Entries taken from a collection>
^^^^^^^^^^^^^^^^
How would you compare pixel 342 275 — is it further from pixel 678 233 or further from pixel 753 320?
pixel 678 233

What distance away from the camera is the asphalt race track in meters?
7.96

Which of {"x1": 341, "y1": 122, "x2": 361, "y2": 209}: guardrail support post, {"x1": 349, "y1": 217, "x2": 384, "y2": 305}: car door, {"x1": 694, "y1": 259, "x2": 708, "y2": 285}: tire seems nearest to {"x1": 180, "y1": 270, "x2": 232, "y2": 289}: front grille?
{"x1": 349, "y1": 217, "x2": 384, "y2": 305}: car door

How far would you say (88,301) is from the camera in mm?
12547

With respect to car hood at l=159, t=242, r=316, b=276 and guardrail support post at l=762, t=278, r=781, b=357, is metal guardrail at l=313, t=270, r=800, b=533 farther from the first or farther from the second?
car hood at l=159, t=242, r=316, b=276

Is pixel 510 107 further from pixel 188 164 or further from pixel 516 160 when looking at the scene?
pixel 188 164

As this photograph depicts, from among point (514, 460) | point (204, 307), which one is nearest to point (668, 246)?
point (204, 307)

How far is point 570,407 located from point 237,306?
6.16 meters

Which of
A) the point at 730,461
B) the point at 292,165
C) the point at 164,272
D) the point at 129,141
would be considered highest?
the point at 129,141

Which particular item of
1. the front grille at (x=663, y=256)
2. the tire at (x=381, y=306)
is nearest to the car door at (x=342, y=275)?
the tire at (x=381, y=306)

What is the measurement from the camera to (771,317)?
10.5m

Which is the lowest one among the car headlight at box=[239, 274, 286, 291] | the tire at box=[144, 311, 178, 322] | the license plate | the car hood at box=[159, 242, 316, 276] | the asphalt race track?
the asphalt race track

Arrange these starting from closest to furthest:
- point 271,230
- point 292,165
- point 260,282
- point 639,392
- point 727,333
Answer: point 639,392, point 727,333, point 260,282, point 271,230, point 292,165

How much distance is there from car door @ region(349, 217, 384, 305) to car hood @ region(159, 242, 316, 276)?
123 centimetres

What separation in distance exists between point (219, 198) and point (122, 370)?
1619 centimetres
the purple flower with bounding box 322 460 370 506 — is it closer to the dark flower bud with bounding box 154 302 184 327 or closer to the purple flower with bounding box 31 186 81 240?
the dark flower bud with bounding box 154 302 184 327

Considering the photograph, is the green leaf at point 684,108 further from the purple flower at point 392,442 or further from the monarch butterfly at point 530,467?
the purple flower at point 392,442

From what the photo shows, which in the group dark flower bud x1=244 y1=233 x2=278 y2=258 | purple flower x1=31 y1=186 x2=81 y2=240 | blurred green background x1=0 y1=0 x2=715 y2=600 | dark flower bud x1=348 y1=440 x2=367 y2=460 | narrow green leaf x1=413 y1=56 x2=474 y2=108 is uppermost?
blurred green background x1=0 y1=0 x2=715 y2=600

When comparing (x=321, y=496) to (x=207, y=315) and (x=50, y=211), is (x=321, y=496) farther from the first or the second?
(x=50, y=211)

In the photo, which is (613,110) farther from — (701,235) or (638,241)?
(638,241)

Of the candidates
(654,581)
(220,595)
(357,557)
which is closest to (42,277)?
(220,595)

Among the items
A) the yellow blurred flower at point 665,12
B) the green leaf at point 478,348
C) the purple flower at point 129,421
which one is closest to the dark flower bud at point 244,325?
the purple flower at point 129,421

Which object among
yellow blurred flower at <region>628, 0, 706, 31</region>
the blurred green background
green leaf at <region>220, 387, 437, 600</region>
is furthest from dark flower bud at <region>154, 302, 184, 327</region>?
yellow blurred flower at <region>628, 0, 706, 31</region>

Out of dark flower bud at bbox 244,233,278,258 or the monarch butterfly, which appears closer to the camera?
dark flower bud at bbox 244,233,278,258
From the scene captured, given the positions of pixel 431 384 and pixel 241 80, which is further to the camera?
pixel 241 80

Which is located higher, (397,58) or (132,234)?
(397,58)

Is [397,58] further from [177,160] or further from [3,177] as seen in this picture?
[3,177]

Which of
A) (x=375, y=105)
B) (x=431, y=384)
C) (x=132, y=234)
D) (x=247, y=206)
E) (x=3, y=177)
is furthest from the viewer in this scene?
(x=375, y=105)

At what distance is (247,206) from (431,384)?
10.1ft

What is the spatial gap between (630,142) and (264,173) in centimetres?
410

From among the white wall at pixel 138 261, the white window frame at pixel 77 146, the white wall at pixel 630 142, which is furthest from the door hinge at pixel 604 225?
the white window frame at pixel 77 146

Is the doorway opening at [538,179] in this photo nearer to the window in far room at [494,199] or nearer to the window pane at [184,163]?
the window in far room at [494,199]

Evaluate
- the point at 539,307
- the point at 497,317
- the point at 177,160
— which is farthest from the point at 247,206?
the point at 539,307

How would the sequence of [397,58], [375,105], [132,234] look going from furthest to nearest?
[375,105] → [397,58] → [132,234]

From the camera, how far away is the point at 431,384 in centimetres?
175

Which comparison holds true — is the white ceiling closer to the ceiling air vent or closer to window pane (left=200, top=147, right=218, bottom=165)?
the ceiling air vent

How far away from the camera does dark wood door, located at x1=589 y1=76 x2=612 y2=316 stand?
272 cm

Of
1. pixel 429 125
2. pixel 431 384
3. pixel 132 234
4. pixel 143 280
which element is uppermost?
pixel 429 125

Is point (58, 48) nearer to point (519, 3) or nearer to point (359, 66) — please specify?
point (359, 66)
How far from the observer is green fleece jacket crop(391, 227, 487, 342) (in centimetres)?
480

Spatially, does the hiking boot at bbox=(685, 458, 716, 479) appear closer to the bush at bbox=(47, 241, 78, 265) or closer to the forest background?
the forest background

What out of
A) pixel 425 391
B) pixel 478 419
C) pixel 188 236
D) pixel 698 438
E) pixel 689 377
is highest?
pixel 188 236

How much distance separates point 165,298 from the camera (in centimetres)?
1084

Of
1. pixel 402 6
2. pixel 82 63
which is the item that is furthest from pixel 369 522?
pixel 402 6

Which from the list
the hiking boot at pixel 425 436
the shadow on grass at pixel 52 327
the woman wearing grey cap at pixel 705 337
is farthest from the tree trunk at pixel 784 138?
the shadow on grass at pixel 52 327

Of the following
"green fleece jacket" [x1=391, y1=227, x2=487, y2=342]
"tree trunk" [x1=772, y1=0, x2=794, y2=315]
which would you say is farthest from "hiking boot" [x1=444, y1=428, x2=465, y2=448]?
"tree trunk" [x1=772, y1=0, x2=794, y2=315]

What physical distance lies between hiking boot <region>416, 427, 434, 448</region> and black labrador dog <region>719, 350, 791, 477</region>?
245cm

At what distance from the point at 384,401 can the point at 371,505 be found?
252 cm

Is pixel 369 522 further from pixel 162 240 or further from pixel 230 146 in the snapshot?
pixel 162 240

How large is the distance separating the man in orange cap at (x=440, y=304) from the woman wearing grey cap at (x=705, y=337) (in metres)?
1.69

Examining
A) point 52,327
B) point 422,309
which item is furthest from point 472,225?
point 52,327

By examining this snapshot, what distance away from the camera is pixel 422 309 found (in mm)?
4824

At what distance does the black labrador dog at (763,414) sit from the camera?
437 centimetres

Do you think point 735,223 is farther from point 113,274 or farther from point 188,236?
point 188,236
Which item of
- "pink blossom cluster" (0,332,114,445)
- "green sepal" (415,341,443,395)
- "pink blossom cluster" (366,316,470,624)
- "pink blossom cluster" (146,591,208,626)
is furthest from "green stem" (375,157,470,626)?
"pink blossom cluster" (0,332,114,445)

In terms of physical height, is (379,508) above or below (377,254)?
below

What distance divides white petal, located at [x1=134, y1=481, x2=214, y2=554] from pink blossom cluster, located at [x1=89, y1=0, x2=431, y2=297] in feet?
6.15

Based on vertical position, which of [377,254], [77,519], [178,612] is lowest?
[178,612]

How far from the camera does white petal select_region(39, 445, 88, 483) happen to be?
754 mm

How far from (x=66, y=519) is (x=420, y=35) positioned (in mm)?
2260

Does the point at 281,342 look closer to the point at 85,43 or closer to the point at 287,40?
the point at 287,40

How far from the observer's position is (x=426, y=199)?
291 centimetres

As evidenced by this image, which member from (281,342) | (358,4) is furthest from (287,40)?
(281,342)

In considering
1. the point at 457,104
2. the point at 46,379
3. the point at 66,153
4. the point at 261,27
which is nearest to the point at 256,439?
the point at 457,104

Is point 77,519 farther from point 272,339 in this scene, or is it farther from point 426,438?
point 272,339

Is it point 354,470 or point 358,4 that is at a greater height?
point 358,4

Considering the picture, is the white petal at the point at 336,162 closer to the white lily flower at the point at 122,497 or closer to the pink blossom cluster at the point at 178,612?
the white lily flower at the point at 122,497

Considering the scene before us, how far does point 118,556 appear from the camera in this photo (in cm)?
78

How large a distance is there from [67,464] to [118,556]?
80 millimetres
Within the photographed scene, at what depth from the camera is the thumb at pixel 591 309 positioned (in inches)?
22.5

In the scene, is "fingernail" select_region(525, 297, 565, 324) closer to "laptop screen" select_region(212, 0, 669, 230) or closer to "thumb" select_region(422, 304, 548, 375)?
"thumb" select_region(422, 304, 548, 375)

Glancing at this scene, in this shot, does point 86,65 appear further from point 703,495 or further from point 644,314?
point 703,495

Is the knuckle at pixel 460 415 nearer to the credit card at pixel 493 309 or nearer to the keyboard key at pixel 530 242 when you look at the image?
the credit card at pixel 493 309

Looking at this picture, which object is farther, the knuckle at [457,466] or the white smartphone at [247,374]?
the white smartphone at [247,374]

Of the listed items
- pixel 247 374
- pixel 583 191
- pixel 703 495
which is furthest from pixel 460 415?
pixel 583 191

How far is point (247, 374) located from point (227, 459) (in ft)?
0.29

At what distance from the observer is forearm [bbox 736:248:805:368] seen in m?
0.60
^^^^^^^^^^^^^^^^
Description of the task> Quote exactly and only the lines from the one holding "In the scene, is" through the end of the data.

Solution for this exercise>
In the scene, is "fingernail" select_region(525, 297, 565, 324) closer to "laptop screen" select_region(212, 0, 669, 230) or closer to "thumb" select_region(422, 304, 548, 375)?
"thumb" select_region(422, 304, 548, 375)

Glancing at this scene, in this shot, does point 86,65 appear further from point 703,495 or further from point 644,314?
point 703,495

Is the knuckle at pixel 460 415 nearer to the credit card at pixel 493 309 or nearer to the keyboard key at pixel 530 242 when you look at the image?
the credit card at pixel 493 309

Looking at this picture, which object is farther, the knuckle at [457,466] or the white smartphone at [247,374]?
the white smartphone at [247,374]

Of the listed items
- pixel 247 374
- pixel 583 191
- pixel 703 495
which is furthest from pixel 460 415?
pixel 583 191

How far is point (247, 374) located from point (227, 459) (in ft)?
0.29

At what distance from the observer is forearm [bbox 736:248:805:368] seen in m?
0.60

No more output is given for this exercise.